The one thing the doctor did confirm is that Jameson has a bit of a flat head. The medical term is called positional plagiocephaly, which just means flat head. It is not too severe, but it's definitely there and one side of his forehead is more pronounced than the other (which is a symptom). If you let it go without doing anything, it could throw a baby's head way out of proportion. Besides the cosmetic effects, there are medical ones as well. Babies with severe plagiocephaly are more prone to ear infections and even hearing loss and (as a result of that) developmental delays. I don't think for one second that Jameson will face any of those, but why not just intervene when I have the chance? Baby's skulls are so pliable for the first year and then the soft spots begin to close. So there is a small window of opportunity for having it fixed. The most common thing that is done is having the baby fitted for a helmet to wear most of the day. Again, I'm not so sure Jameson would need this, but better safe than sorry. The doctor said he would support whichever decision I wanted to make: whether I wanted him to give me a referral to a pediatric neurosurgeon or just wait and see what happened. And as I've said, I would much rather just bite the $30 copay and see the doctor for him to tell me that it will even out in time than wait too long and find out there's nothing I can do and it's too late.
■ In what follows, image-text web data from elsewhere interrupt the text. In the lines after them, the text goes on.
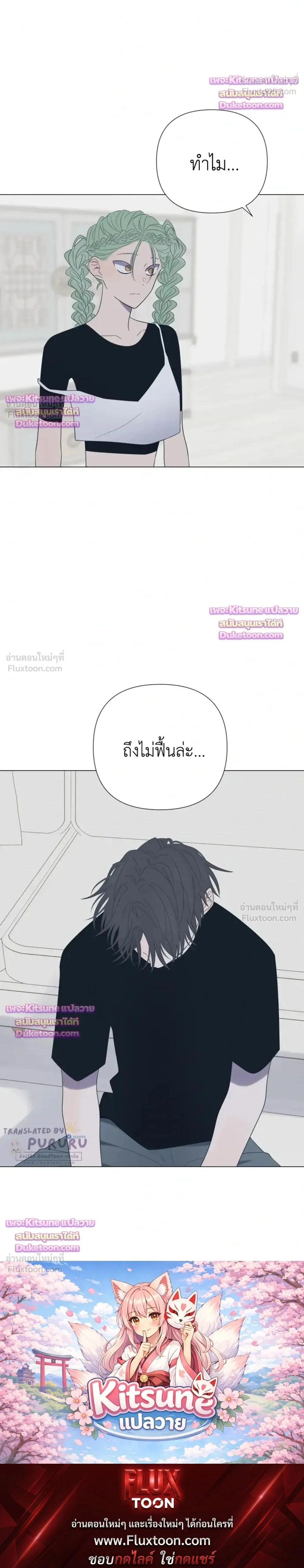 หน้าที่ 26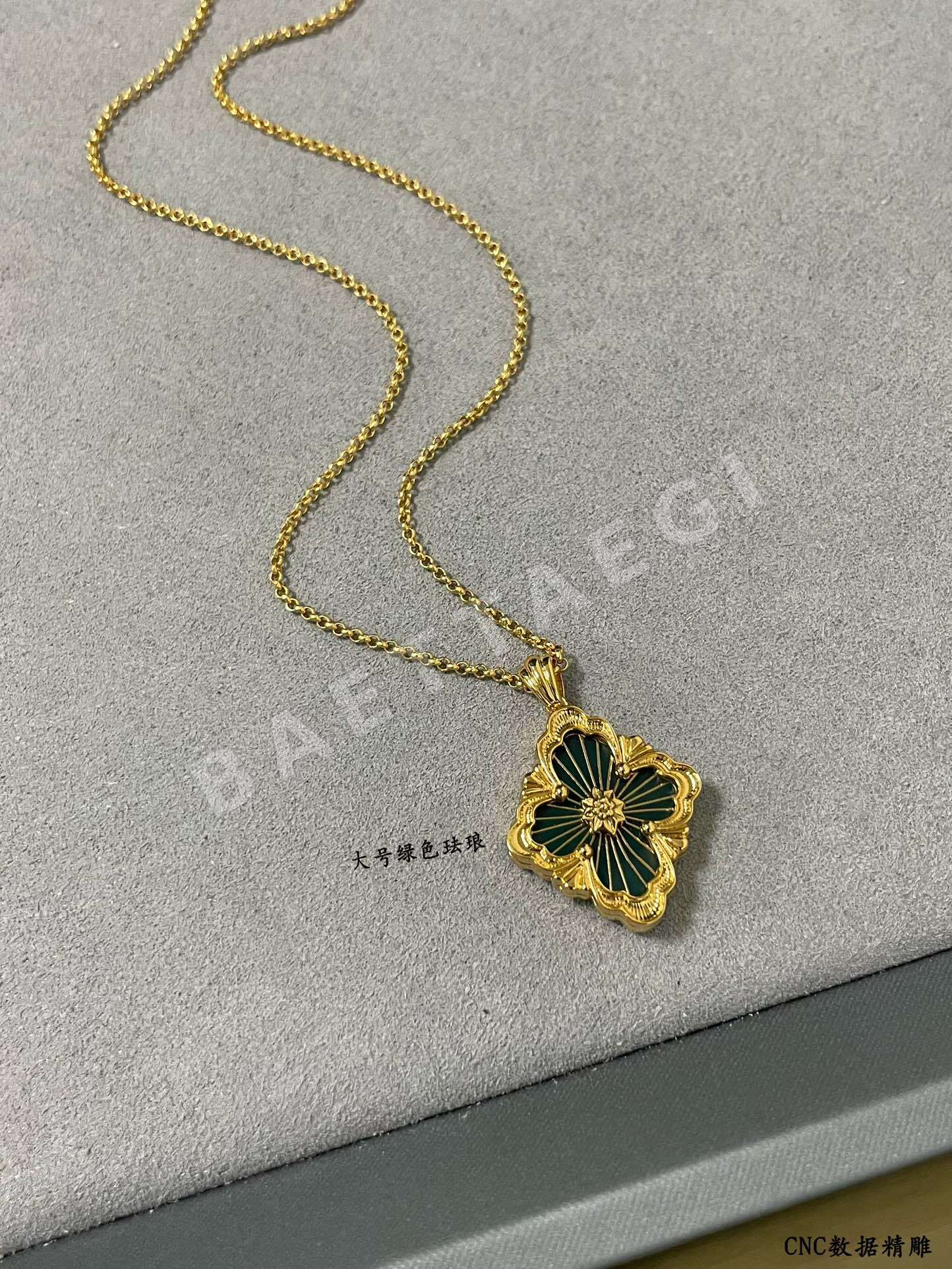 부첼라티 목걸이 64288 Buccellati Necklace 상세 이미지 7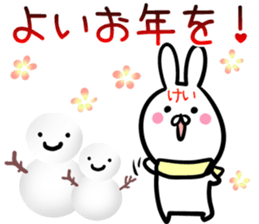 Kei Sticker! sticker #14379372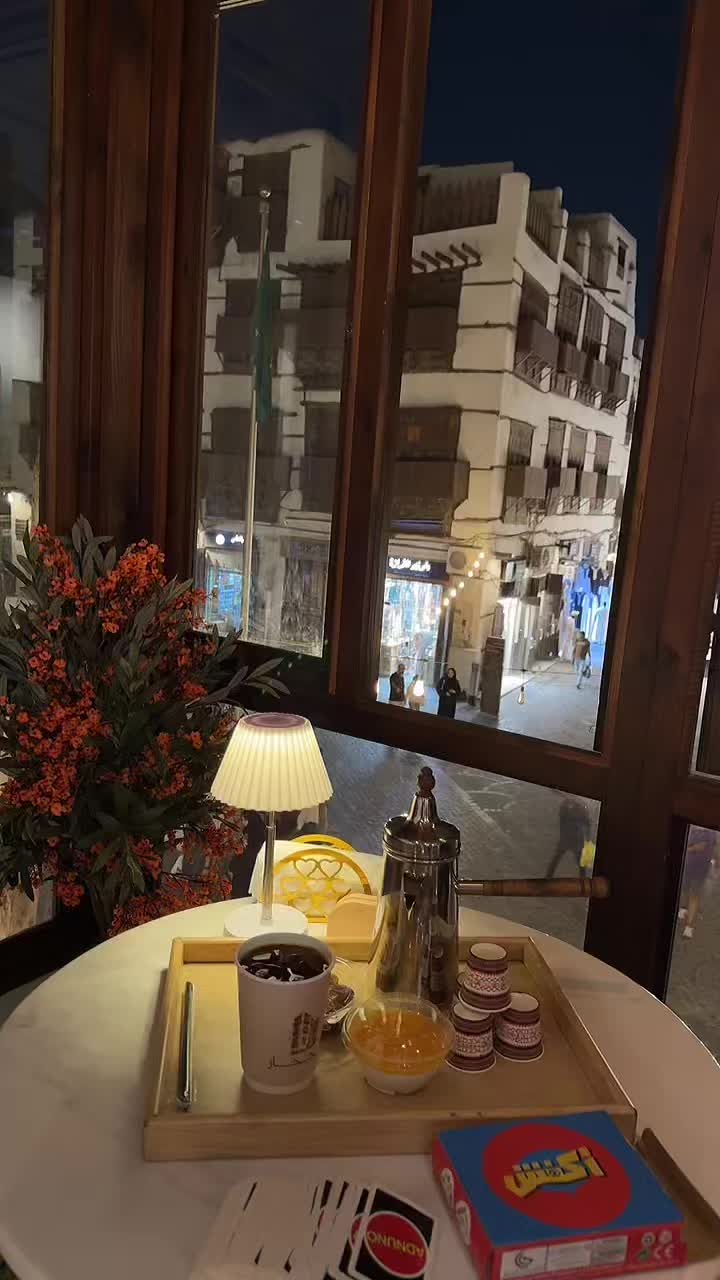 @Rania Nijem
Plagiocephaly has increased since the Back-To-Sleep campaign started in the early 90s. Babies are spending A LOT of time on their backs in the first few months and some can develop this flat spot. I think it presents itself more in the calm babies as well; the ones who are perfectly content with just laying there all day. And Jameson we've noticed has always preferred to look to his right side for some reason. Even when we are holding him, his gaze drifts that way. He doesn't spend as much time on his back as he used to since he started rolling a month ago. When we put him on his back he immediately flips over to his belly. He also spends a lot of time in his jumperoo, activity chair and walker, so he is sitting or standing. The only time he really spends on his back is when he is sleeping. It is a big chunk of time though (11-12 hours) and for all I know he is only sleeping on the flat spot and making it worse. I think it has gotten better over the last few months, but nonetheless it is still there. And I would rather be proactive in my approach to dealing with this than sitting back and hoping it is all okay. So that's why we are seeing the pediatric neurosurgeon next Thursday morning and I'll be sure and update how it goes. Hopefully the news I will hear is that I just keep doing what I'm doing and his head will correct itself.

I do have to say, what can happen next with this boy?? It seems to be one thing after another. I never experienced all these issues with the girls! At least he is healthy now though so we are thankful for that.